Obesity leads to both an increase in adipocyte number (hyperplasia) and size (hypertrophy). The adipocyte developmental pathway can be resolved and studied in three distinct steps: 1) adipocyte lineage commitment; 2) mitotic clonal expansion; and 3) terminal differentiation into adipocytes. Hyperplasia is due to step 1&2 while hypertrophy is due to step 3. All three steps can be mimicked and studied separately by using established stem and preadipocyte cell lines in culture.

C3H10T1/2 is a pluripotent stem cell line, it has the potential to develop bone, muscle and fat cells. We recently identified a factor and developed conditions that cause 10T1/2 stem cells to commit to the adipocyte lineage in cell culture. Moreover, this process can be recapitulated in vivo. Treatment of 10T1/2 stem cells with our usual adipocyte differentiation protocol does not provoke commitment or differentiation, as indicated by failure to express cytoplasmic triglyceride or adipocyte markers. Only after initial exposure to BMP4, followed by treatment with differentiation inducers, do C3H10T1/2 stem cells enter the adipose development pathway and give rise to cells that express the adipocyte phenotype. We have been able to verify these findings in an in vivo context.
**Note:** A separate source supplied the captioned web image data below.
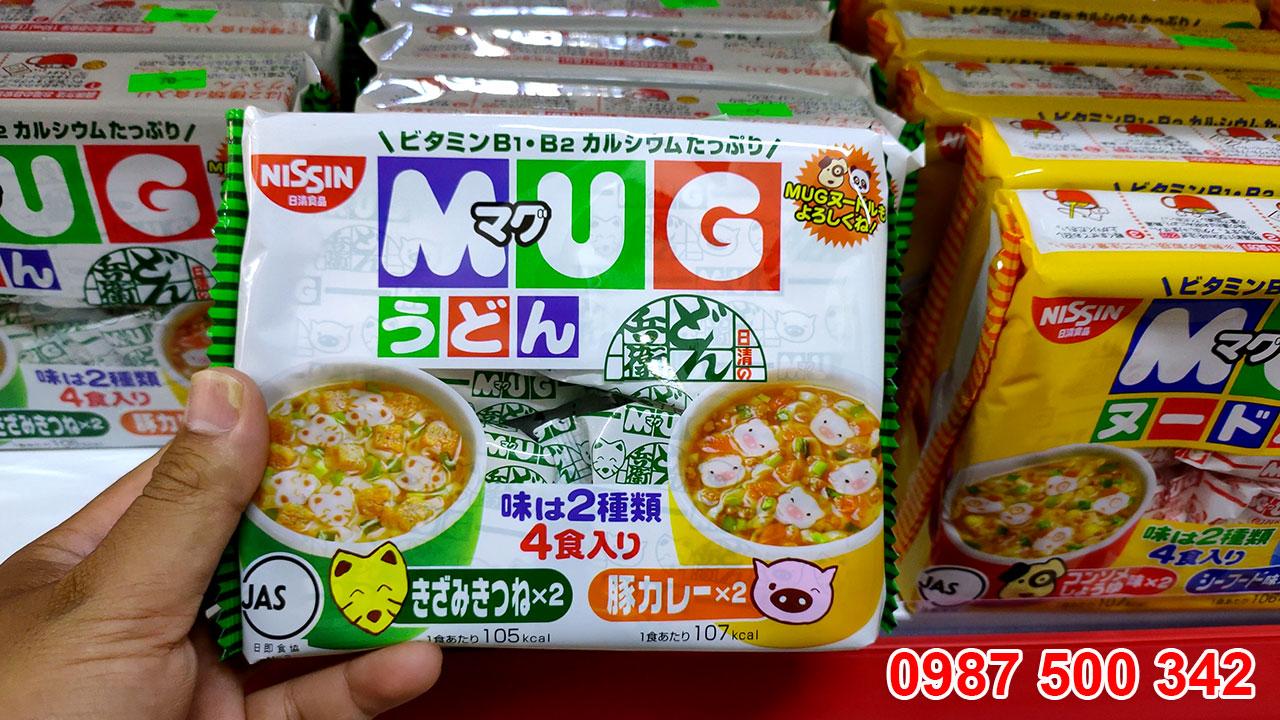 Mì Mug trắng Nissin Nhật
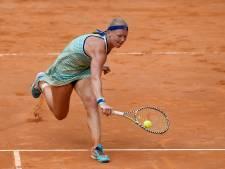 Bertens is toe aan rust in aanloop naar Roland Garros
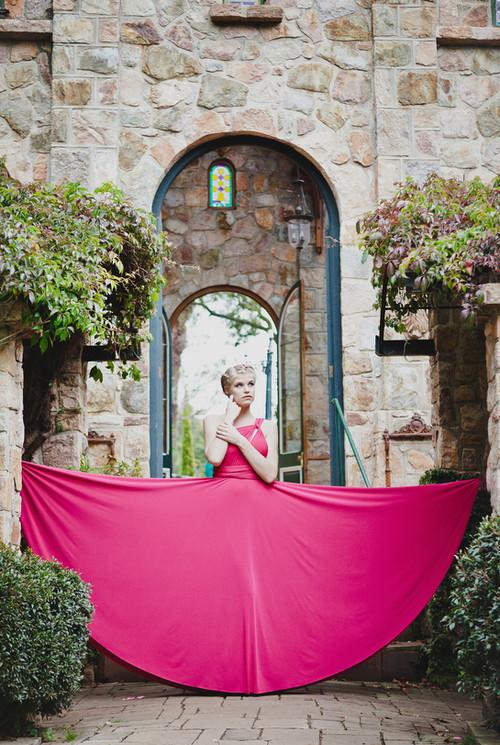 Convertible Dress - Full Circle Skirt (2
3T3-L1 is a committed preadipocyte cell line.Treatment with a mixture of differentiation inducers, initiates a cascade of events including the synchronous reentry of the cell cycle for 2 rounds of mitosis, a process referred to as mitotic clonal expansion which is required for subsequent terminal adipocyte differentiation. Upon induction of differentiation, C/EBPβ is expressed immediately but is unable to bind DNA and thus cannot yet function as a transcriptional activator. Acquisition of DNA binding activity is delayed until the cells traverse the G1-S checkpoint of the mitotic clonal expansion, at which point DNA binding activity is acquired. Following mitotic clonal expansion, C/EBPβ initiates a cascade of transcriptional activation. C/EBPβ activates expression of the C/EBPα and PPARγ genes, which function together as pleiotropic transcriptional activators of the large group of genes that produce the adipocyte phenotype. We recently found that C/EBPβ is sequentially phosphorylated before activated, both ex vivo and in vitro experiments with C/EBPβ show that it is immediately undergoes a phosphorylation on Thr-188 by MAPK/ERK and then by cdk2/CyclinA, phosphorylation of Thr-188 “primes” C/EBPβ for subsequent phosphorylation on Ser-184 and Thr-179 by glycogen synthase kinase 3b. Fully phosphorylation of C/EBPβ leads to the acquisition of DNA-binding function, and transactivation of the C/EBPα and PPARγ genes, thereby progression of terminal differentiation.